** EXERCISE TASK **
Extract each line in the entries below that contains the string "feet", matching case exactly.

********

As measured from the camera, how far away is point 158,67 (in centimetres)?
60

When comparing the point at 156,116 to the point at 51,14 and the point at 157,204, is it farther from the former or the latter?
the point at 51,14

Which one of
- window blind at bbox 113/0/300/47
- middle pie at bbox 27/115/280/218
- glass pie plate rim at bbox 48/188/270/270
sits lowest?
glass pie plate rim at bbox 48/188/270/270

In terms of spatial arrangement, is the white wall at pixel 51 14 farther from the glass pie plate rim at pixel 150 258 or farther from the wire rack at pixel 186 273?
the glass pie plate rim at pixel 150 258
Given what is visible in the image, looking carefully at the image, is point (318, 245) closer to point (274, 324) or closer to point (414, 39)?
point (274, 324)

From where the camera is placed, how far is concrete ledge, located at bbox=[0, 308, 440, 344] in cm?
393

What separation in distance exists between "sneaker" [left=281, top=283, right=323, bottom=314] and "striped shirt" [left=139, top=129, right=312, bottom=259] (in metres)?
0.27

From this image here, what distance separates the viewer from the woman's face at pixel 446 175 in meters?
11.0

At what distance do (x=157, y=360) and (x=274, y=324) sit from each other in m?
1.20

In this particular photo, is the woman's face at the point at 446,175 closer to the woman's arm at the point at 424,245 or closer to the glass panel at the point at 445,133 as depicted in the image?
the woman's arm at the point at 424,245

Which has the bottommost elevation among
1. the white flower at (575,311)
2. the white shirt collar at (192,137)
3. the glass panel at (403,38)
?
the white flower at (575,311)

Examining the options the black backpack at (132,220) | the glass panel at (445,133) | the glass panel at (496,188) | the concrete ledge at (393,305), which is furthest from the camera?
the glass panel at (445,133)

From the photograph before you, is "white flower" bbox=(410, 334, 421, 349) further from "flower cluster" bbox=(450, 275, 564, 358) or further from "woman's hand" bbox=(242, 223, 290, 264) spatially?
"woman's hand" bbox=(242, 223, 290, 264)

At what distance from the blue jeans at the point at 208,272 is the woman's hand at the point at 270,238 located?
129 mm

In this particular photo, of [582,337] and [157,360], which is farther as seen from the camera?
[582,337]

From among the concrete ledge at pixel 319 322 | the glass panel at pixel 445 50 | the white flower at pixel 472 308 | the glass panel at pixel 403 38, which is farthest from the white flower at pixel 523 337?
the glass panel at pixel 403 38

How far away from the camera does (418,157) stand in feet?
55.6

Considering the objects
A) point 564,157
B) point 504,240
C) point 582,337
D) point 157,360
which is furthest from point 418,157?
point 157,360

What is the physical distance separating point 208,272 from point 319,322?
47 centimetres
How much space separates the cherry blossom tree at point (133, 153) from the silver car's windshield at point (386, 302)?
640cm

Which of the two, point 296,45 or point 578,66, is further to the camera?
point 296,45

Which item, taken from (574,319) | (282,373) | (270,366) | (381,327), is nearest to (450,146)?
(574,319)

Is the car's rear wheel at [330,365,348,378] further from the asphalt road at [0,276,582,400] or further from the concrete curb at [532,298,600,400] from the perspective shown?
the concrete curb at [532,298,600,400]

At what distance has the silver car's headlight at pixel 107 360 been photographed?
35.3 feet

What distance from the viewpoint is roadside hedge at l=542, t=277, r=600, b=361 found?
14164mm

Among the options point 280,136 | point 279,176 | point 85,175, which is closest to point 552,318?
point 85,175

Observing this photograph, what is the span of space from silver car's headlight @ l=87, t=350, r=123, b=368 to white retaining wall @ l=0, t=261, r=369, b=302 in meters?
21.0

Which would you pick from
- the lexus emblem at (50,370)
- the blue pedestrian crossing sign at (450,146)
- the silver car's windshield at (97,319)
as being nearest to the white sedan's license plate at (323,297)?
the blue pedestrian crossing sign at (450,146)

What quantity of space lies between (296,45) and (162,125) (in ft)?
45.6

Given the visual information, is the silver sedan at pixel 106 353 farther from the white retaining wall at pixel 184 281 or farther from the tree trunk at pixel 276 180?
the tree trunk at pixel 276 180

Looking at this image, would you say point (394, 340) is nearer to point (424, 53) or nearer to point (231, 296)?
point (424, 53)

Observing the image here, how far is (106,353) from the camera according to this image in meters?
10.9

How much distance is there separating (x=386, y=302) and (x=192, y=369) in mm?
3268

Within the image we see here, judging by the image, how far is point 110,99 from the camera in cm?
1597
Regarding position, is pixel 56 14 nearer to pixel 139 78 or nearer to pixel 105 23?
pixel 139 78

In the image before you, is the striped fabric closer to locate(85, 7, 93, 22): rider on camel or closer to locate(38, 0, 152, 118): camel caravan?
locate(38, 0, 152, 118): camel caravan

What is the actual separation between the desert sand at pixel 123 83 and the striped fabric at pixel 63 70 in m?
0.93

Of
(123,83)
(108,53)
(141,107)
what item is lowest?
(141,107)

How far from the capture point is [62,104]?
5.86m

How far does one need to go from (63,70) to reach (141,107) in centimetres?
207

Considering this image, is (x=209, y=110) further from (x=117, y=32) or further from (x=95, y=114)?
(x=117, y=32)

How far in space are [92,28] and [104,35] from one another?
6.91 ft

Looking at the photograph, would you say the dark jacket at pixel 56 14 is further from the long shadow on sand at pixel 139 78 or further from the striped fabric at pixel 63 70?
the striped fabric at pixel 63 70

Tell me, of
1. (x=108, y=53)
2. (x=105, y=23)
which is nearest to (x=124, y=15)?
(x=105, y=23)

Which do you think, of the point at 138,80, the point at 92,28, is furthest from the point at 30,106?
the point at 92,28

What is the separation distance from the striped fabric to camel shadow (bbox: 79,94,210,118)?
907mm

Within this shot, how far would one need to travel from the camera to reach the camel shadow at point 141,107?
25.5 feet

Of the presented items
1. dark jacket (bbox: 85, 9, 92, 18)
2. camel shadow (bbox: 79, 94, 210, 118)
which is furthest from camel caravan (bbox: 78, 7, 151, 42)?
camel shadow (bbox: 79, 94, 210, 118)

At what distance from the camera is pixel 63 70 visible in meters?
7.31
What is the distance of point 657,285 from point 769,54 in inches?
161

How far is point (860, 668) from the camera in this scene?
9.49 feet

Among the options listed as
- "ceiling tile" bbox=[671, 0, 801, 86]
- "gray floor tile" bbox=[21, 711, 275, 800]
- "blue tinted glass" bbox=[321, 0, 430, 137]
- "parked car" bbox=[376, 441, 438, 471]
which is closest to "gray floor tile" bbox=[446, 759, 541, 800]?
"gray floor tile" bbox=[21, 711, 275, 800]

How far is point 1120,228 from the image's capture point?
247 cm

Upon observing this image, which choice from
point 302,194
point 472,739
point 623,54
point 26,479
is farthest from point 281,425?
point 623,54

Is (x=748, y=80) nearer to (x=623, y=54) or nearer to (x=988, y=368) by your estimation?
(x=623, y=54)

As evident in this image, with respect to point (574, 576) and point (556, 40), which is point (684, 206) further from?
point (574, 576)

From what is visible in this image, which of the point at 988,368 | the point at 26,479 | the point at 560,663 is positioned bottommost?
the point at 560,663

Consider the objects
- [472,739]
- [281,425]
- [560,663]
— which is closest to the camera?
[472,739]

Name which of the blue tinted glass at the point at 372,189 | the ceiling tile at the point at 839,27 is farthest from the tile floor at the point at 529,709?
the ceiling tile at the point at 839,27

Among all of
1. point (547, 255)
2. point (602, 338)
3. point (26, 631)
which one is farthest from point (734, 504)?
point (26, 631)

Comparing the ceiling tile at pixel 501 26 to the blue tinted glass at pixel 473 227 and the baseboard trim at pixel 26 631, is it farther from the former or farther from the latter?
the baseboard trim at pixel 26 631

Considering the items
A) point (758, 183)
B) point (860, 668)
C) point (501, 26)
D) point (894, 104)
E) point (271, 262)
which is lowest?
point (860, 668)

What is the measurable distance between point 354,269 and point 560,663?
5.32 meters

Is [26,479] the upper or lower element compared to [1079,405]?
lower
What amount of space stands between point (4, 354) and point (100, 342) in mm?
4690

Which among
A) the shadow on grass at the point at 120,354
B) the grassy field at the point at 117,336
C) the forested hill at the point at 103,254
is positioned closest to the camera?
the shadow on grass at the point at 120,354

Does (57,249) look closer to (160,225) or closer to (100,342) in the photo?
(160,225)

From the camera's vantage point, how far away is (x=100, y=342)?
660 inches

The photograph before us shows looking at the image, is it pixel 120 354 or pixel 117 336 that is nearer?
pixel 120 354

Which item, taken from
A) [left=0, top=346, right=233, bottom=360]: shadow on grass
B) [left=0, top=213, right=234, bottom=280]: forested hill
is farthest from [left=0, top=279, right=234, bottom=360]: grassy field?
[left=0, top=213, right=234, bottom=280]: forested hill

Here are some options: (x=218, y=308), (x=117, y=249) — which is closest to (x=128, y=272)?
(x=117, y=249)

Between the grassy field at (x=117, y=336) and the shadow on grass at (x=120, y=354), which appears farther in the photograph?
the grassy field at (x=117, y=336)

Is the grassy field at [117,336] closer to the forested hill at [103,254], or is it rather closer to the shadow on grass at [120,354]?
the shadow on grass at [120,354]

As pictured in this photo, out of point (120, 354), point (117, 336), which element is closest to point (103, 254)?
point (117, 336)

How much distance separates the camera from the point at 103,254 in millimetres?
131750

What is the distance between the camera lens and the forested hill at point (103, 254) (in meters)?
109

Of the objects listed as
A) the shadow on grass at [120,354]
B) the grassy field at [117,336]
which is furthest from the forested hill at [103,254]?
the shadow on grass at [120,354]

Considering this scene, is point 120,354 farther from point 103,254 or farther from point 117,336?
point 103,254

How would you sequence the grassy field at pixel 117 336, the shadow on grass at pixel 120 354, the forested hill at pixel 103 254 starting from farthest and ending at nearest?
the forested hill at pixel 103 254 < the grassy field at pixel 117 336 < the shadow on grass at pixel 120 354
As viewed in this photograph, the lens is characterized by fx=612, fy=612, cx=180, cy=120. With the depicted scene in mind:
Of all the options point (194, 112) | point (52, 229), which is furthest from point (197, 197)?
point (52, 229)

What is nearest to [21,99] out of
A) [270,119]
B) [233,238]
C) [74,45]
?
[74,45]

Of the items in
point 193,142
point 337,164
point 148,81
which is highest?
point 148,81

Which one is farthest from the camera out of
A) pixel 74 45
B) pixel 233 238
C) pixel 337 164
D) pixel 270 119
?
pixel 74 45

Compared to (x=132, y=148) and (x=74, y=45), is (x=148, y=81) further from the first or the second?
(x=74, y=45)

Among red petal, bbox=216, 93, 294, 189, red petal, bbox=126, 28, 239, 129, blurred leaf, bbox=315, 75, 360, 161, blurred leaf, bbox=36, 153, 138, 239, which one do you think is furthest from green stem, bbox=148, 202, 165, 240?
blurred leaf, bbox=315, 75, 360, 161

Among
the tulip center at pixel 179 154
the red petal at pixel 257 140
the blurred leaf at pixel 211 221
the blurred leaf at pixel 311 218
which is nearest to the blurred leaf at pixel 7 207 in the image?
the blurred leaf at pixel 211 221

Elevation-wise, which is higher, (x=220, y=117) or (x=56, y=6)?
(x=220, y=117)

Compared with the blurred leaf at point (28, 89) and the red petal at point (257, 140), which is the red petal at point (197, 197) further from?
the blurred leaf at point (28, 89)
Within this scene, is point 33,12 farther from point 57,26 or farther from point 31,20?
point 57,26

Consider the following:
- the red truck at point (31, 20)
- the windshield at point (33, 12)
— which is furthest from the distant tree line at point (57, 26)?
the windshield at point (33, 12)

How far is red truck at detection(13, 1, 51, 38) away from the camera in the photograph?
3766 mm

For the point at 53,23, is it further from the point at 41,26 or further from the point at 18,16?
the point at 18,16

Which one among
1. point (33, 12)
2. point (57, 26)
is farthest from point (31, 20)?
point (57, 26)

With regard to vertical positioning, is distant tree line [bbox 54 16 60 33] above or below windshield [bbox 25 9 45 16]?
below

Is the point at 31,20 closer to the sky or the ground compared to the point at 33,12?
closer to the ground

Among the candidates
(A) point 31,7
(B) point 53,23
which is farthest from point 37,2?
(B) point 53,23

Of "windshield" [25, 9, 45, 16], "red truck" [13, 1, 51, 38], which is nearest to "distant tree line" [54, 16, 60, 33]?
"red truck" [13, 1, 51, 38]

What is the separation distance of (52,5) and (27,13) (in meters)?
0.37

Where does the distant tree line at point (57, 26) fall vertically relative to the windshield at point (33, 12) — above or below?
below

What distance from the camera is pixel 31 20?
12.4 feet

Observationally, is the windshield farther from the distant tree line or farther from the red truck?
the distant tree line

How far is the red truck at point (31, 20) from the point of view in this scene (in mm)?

********

** RIGHT ANSWER **
How far away from the camera does (418,157) stand in feet?
35.3 feet
25.5 feet
9.49 feet
12.4 feet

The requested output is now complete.